La Coordination Nationale des Amis du Président de la République, Mohamed Cheikh El Ghazouani, a organisé samedi enfin d’après midi, dans la commune de Dar Naim, un Rassemblement pour dire “non à l’exploitation des sentiments religieux, dans le but d’attiser la discorde et diviser un peuple”.

Cet événement a été marqué par une forte mobilisation, avec une prépondérance des femmes dans l’assistance.
Plusieurs responsables de la coordination ont pris la parole au cours de la rencontre, pour adresser au message au peuple, à travers un vibrant plaidoyer en faveur “d’un esprit citoyen, patriotique et de cohésion sociale, pour une Mauritanie forte”.
Premier à prendre la parole, le président de la Coordination Nationale des Amis du Président de la République, Mohamed Cheikh El Ghazouani, Diallo Amadou Goral, a délivré un message en faveur du vivre ensemble “destiné au peuple mauritanien dans toute sa diversité” face à une assistance attentive. Il a dessiné le combat d’une Mauritanie de tous, une Mauritanie pour tous, qu’aucun discours ne doit diviser”.
Mr Diallo a listé toutes les réalisations économiques et sociales de Ghazouani, constituant le socle de l’unité nationale.
La suite des discours est restée sur la même tonalité que celle du président de la coordination, avec en fil rouge l’unité et la cohésion nationale.
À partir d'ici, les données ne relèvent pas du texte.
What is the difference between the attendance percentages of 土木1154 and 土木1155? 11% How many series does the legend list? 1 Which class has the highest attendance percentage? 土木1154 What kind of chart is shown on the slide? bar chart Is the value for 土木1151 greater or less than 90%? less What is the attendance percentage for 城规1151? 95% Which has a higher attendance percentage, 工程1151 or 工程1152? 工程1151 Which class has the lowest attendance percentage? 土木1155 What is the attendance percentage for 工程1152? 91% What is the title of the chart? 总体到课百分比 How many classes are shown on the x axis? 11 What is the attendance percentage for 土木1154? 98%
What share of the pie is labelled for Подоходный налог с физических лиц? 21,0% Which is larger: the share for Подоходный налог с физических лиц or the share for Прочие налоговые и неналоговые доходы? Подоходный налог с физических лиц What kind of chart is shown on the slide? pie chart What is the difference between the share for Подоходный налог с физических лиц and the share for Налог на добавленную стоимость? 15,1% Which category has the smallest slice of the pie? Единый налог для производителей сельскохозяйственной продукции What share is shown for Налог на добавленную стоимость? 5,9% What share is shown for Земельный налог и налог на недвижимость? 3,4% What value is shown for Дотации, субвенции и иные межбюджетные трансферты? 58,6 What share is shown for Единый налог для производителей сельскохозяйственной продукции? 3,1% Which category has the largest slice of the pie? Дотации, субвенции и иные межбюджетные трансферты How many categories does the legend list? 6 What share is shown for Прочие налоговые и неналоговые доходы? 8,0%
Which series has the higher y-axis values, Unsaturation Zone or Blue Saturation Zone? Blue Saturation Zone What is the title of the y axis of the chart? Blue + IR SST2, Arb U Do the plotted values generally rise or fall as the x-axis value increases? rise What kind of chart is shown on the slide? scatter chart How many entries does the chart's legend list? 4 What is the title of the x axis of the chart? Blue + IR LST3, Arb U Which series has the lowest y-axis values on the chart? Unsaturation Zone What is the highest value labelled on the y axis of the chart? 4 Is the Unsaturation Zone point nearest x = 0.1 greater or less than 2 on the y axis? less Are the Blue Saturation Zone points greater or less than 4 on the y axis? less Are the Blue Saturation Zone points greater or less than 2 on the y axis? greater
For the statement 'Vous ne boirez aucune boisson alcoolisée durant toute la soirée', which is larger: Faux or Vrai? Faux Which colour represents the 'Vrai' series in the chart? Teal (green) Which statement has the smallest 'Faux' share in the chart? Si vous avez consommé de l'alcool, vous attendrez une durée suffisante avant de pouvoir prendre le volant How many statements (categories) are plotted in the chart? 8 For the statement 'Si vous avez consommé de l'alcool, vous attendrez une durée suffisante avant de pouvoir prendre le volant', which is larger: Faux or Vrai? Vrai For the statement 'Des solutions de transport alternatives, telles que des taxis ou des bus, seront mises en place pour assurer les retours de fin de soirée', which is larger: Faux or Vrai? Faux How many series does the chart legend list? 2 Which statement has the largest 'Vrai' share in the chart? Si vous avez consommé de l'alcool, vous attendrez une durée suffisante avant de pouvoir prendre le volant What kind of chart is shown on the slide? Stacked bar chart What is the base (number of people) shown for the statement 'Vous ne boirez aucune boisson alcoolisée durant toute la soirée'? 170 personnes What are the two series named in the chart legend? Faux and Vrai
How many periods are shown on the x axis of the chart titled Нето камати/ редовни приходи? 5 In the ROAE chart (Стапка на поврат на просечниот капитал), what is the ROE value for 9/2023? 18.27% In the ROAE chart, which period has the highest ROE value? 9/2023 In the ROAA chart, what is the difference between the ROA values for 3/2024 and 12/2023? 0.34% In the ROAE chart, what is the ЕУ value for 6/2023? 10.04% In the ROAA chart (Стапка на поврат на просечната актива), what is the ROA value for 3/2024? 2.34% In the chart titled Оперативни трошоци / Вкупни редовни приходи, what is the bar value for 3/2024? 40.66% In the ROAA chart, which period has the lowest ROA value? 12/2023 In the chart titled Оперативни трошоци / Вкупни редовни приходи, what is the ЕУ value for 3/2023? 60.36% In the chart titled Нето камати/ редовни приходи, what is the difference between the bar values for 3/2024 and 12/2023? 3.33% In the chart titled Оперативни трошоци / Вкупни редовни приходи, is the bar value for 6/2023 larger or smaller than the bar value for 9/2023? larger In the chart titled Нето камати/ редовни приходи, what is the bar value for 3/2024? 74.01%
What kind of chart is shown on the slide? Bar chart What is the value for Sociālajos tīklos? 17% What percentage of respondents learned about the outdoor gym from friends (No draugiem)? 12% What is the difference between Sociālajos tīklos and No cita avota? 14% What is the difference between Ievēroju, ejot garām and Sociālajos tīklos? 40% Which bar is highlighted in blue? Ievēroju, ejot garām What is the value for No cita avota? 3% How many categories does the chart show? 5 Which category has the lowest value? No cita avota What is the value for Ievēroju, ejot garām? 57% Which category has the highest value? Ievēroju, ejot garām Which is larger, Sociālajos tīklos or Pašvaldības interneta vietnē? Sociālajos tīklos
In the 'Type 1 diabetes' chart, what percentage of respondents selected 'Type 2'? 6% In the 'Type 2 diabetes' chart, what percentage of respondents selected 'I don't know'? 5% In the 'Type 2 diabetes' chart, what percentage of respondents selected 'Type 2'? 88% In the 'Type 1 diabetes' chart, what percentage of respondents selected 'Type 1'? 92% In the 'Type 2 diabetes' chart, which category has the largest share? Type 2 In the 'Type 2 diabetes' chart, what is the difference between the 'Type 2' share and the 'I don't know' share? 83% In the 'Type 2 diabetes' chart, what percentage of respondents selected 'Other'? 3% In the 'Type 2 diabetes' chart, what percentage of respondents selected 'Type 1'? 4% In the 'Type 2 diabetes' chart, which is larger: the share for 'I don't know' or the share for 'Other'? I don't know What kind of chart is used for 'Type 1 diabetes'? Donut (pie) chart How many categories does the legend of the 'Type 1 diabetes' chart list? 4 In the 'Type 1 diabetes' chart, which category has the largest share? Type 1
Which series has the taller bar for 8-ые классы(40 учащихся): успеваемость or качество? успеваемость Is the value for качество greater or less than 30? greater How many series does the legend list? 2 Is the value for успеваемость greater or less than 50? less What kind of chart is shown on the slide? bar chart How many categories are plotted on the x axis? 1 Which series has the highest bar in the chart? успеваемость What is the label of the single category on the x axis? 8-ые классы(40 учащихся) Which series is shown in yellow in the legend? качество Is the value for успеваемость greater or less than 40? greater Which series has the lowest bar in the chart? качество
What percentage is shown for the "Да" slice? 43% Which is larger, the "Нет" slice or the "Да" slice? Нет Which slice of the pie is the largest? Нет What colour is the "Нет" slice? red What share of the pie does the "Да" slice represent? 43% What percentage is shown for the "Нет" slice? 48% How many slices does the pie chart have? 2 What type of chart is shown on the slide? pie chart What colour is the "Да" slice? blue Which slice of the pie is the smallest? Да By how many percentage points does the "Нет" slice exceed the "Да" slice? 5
Le Secrétaire Général de la coordination, le Dr Sidi ould Houeira, a mis l’accent “sur les liens de sang entre toutes composantes du pays, qui garantissent le ciment de l’unité nationale”.
Abou Lamine Dieng, cadre à Taazour, a rappelé “l’objectif de la coordination, par rapport à la promotion de l’unité nationale, sur laquelle nous avons le devoir de veiller en rejetant les discours sectaires”.
Ahmed Yaghoub, a condamné “les discours qui sèment la division”.
Abdallahi, démissionnaire de l’Initiative de Résurgence du mouvement Abolitionniste (IRA), a dénoncé “le narratif qui divise les composantes d’une même nation, visant à semer la haine entre les frères”.
Samba Sy a tiré à boulets rouges sur ceux qui se servent “de la division comme un fonds de commerce, faute d’un programme porteur de progrès”.
Soueidat Mbareck a fustigé les discours de haine, porteurs de division”.
Mme Mbodj a dit “non au racisme et invité toutes les populations à soutenir les actions du président Mohamed Cheikh El Ghazouani, avec un vibrant appel à l’intention des femmes et en faveur de l’unité nationale”.
Brahim Habib a rappelé “que l’Islam condamne les discours violents”.